┌──

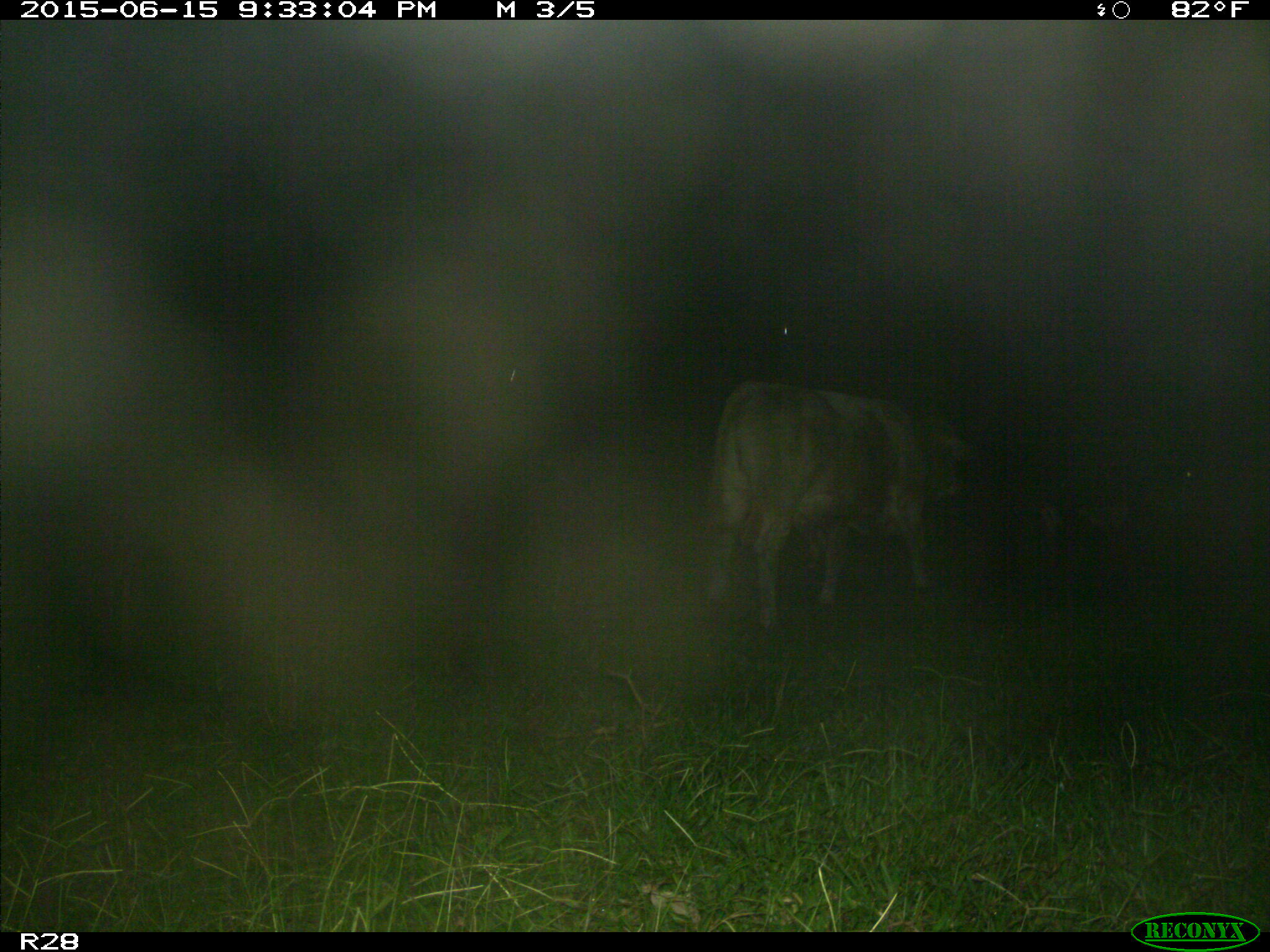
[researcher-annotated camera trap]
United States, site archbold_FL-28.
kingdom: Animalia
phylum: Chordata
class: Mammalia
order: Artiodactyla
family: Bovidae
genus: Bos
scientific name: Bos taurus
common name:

└──

Line by line, return the listing above exactly, dropping every picture.

[researcher-annotated camera trap]
United States, site archbold_FL-28.
kingdom: Animalia
phylum: Chordata
class: Mammalia
order: Artiodactyla
family: Bovidae
genus: Bos
scientific name: Bos taurus
common name:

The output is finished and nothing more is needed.